_What is needed_.
Word for word, set down the entries below.

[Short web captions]

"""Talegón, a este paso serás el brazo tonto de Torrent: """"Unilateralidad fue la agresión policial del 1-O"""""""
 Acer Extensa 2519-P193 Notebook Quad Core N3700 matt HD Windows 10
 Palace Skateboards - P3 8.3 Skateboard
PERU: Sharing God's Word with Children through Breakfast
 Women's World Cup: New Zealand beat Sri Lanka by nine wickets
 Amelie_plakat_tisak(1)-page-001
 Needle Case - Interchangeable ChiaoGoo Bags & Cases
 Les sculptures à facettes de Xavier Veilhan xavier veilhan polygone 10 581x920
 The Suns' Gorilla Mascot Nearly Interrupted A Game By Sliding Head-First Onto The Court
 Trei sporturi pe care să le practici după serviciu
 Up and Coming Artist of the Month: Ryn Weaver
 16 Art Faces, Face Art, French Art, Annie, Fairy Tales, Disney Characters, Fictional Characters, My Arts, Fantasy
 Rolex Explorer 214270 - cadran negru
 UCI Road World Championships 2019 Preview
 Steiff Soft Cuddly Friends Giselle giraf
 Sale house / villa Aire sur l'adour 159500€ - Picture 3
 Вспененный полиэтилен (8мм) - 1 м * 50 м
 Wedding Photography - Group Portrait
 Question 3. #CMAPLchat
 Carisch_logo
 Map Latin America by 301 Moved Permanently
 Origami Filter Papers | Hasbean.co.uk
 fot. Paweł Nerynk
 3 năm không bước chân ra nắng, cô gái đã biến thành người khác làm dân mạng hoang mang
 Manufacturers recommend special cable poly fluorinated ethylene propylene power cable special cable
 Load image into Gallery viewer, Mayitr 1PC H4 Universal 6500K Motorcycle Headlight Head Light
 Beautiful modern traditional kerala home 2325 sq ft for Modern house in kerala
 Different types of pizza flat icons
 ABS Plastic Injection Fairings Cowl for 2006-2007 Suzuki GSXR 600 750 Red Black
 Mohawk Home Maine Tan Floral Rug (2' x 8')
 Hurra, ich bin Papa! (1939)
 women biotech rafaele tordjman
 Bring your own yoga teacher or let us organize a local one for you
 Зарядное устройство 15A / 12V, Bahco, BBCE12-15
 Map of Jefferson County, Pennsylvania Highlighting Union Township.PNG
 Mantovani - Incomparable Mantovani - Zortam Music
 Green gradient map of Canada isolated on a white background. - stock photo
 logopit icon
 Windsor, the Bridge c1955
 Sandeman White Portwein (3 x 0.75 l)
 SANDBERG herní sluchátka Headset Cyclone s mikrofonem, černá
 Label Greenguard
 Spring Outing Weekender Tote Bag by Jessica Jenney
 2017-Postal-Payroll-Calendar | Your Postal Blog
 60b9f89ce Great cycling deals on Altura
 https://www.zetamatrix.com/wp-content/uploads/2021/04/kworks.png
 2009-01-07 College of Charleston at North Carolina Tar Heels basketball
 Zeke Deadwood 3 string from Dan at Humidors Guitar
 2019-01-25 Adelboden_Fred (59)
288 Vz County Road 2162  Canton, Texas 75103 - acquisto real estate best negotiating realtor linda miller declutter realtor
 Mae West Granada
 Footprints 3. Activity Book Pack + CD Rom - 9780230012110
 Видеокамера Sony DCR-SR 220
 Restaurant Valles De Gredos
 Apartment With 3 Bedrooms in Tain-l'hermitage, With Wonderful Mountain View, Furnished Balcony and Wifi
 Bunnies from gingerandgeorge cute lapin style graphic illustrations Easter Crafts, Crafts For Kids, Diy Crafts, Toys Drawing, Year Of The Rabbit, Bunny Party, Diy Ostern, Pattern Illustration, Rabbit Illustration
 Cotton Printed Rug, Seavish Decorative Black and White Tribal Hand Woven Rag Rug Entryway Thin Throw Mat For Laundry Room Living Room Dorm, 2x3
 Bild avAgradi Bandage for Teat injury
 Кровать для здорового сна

_Finished exercise_.
"""Talegón, a este paso serás el brazo tonto de Torrent: """"Unilateralidad fue la agresión policial del 1-O"""""""
 Acer Extensa 2519-P193 Notebook Quad Core N3700 matt HD Windows 10
 Palace Skateboards - P3 8.3 Skateboard
PERU: Sharing God's Word with Children through Breakfast
 Women's World Cup: New Zealand beat Sri Lanka by nine wickets
 Amelie_plakat_tisak(1)-page-001
 Needle Case - Interchangeable ChiaoGoo Bags & Cases
 Les sculptures à facettes de Xavier Veilhan xavier veilhan polygone 10 581x920
 The Suns' Gorilla Mascot Nearly Interrupted A Game By Sliding Head-First Onto The Court
 Trei sporturi pe care să le practici după serviciu
 Up and Coming Artist of the Month: Ryn Weaver
 16 Art Faces, Face Art, French Art, Annie, Fairy Tales, Disney Characters, Fictional Characters, My Arts, Fantasy
 Rolex Explorer 214270 - cadran negru
 UCI Road World Championships 2019 Preview
 Steiff Soft Cuddly Friends Giselle giraf
 Sale house / villa Aire sur l'adour 159500€ - Picture 3
 Вспененный полиэтилен (8мм) - 1 м * 50 м
 Wedding Photography - Group Portrait
 Question 3. #CMAPLchat
 Carisch_logo
 Map Latin America by 301 Moved Permanently
 Origami Filter Papers | Hasbean.co.uk
 fot. Paweł Nerynk
 3 năm không bước chân ra nắng, cô gái đã biến thành người khác làm dân mạng hoang mang
 Manufacturers recommend special cable poly fluorinated ethylene propylene power cable special cable
 Load image into Gallery viewer, Mayitr 1PC H4 Universal 6500K Motorcycle Headlight Head Light
 Beautiful modern traditional kerala home 2325 sq ft for Modern house in kerala
 Different types of pizza flat icons
 ABS Plastic Injection Fairings Cowl for 2006-2007 Suzuki GSXR 600 750 Red Black
 Mohawk Home Maine Tan Floral Rug (2' x 8')
 Hurra, ich bin Papa! (1939)
 women biotech rafaele tordjman
 Bring your own yoga teacher or let us organize a local one for you
 Зарядное устройство 15A / 12V, Bahco, BBCE12-15
 Map of Jefferson County, Pennsylvania Highlighting Union Township.PNG
 Mantovani - Incomparable Mantovani - Zortam Music
 Green gradient map of Canada isolated on a white background. - stock photo
 logopit icon
 Windsor, the Bridge c1955
 Sandeman White Portwein (3 x 0.75 l)
 SANDBERG herní sluchátka Headset Cyclone s mikrofonem, černá
 Label Greenguard
 Spring Outing Weekender Tote Bag by Jessica Jenney
 2017-Postal-Payroll-Calendar | Your Postal Blog
 60b9f89ce Great cycling deals on Altura
 https://www.zetamatrix.com/wp-content/uploads/2021/04/kworks.png
 2009-01-07 College of Charleston at North Carolina Tar Heels basketball
 Zeke Deadwood 3 string from Dan at Humidors Guitar
 2019-01-25 Adelboden_Fred (59)
288 Vz County Road 2162  Canton, Texas 75103 - acquisto real estate best negotiating realtor linda miller declutter realtor
 Mae West Granada
 Footprints 3. Activity Book Pack + CD Rom - 9780230012110
 Видеокамера Sony DCR-SR 220
 Restaurant Valles De Gredos
 Apartment With 3 Bedrooms in Tain-l'hermitage, With Wonderful Mountain View, Furnished Balcony and Wifi
 Bunnies from gingerandgeorge cute lapin style graphic illustrations Easter Crafts, Crafts For Kids, Diy Crafts, Toys Drawing, Year Of The Rabbit, Bunny Party, Diy Ostern, Pattern Illustration, Rabbit Illustration
 Cotton Printed Rug, Seavish Decorative Black and White Tribal Hand Woven Rag Rug Entryway Thin Throw Mat For Laundry Room Living Room Dorm, 2x3
 Bild avAgradi Bandage for Teat injury
 Кровать для здорового сна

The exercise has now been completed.